What are machine politics? Feel free to draw reference from the political power brokers that you saw in Gangs of New York. This will be woefully inadequate, as far as analogies go, but perhaps it will at least offer a small frame of reference. My goal in reading this was to better contextualize the nuances of the Lebanese political experience, contrasted slightly from, say, Saudi Arabia, where all authority emanates from the crown and is leached from by the hundreds of powerful and semi-powerful princes. In the case of Lebanon, there does not appear to be any central governing authority, with power instead resting in the hands of several well-placed political actors. They are difficult to dislodge, assuming that you would want to do so.
(But there are so many countries in the Middle East, how are we to possibly understand them all??? (Start by reading the article linked here and excerpted below:)).

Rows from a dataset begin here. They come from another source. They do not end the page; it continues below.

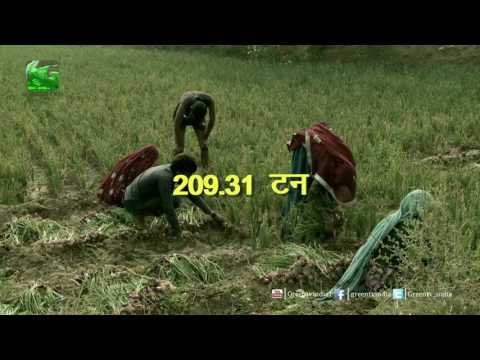 Hike In Onion Price is expected due to less supply in Delhi On Green TV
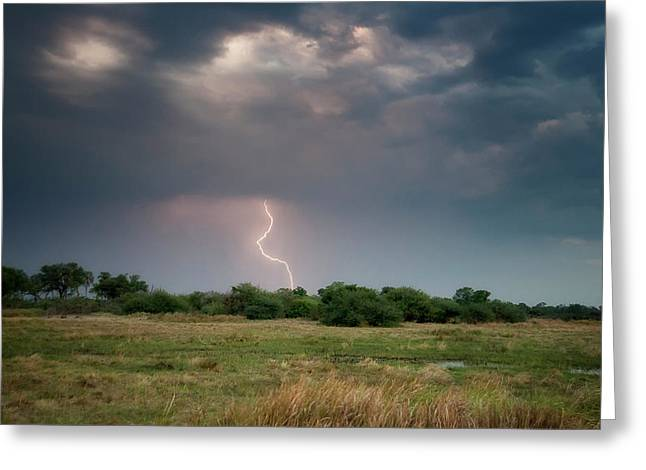 Botswana, Africa Grassland Landscape Greeting Card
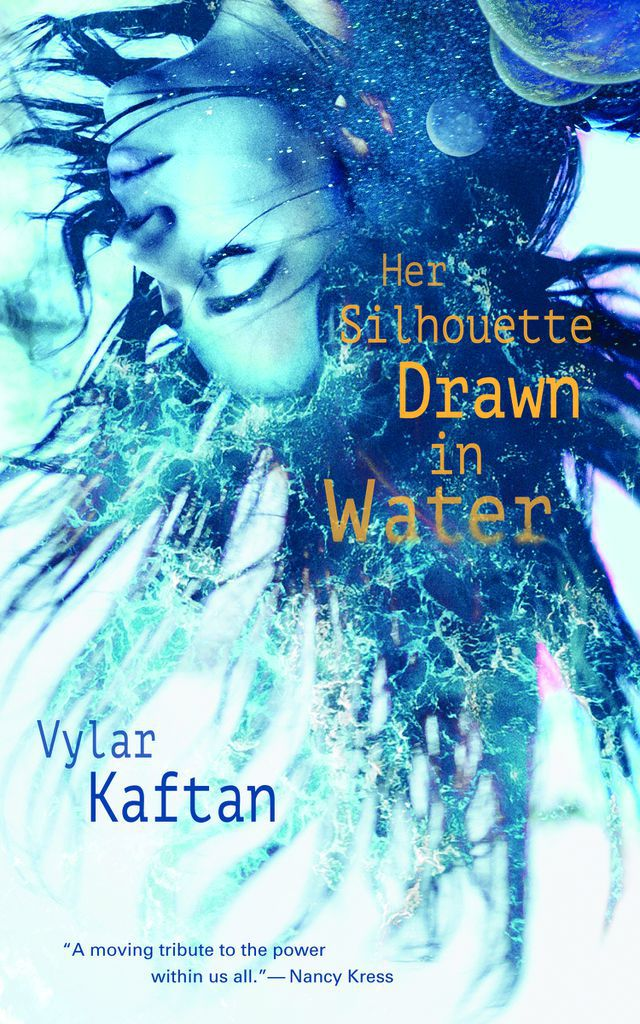 Her Silhouette Drawn in Water book cover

In principle, the Future Movement’s constituents desire a strong traditional state. In practice, the Future Movement’s political bosses (known colloquially as zaims) subordinate financial, economic, and social development to party loyalty and communal identity. If the state’s governing bodies are not in harmony with the governing zaims, then citizens suffer neglect until their many bickering bosses resolve their differences. When “quorum is complete,” the boss’s political interests still take precedence. The mechanics of the Hariri dynasty in its home city of Sidon show how a dysfunctional national order is built block by block, neighborhood by neighborhood, political broker by political broker — and explain how the entire country of Lebanon remains under the control of a small number of powerful families, and why it is so difficult for new entrants to compete independently, even at the municipal level.